Hayabuchi Family History

Miyuki Risho Hayabuchi was born in Kagoshima, into a Shizoku family. Shizoku means “warrior gentry” and was previously labelled as samurai. His grandfather, Younsuke Hayabuchi, fought against the Meiji Government as a soldier in a battle called Seinan No Eki, part of the Seinan War. The modernisation of Japan had led to the abolition of the samurai class, but increasing amounts of government corruption led to an uprising of this ex-samurai class, the most serious of which was the Satsuma Rebellion.

Miyuki Risho Hayabuchi started learning iaido from the age of 6, under the fourteenth headmaster, who was also the headmaster of a kenbu school – Kinbusa Ryu (Kanafusa Ryu).

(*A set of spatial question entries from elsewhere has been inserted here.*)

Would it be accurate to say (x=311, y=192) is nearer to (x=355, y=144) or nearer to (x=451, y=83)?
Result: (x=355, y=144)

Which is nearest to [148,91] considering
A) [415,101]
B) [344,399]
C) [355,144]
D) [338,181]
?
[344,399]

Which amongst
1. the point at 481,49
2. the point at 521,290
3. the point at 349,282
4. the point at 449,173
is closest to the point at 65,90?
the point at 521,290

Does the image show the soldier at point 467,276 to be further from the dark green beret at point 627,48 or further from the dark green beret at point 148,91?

Miyuki Risho Hayabuchi moved to Kobe to become a policeman, and was given permission to build the Hayabuchi Ryu. Kinbusa Sensei died without children, and made Miyuki Risho Hayabuchi the fifteenth headmaster of Araki Muninsai Ryu Iaido.

After the Second World War, Soke Miyuki Risho Hayabuchi trained his daughter since she was 3 years old in kenbu, shibu and iaido. Together they performed many demonstrations across Japan.

Hajime Risho Hayabuchi began iaido training at the age of 4, with a live blade. At the age of twelve, in 1970, his grandfather took him to the United States of America as a member of the Caravan for the International Exposition in Japan. After demonstrations in the USA and Italy, some English students of iaido approached Soke Miyuki Risho Hayabuchi and asked for permission to study Araki Muninsai Ryu and become part of the Ryu. At that point, Soke Miyuki Risho Hayabuchi was growing too old to travel abroad, and so asked Hajime Risho Hayabuchi to travel to Europe and to teach Araki Muninsai Ryu.

Shortly before his death in Soke Miyuki Risho Hayabuchi made Hajime Risho Hayabuchi the sixteenth headmaster of Araki Muninsai Ryu Iaido. Araki Muninsai Ryu Iaido has grown internationally, with dojos in England, France, Poland, Canada and the USA.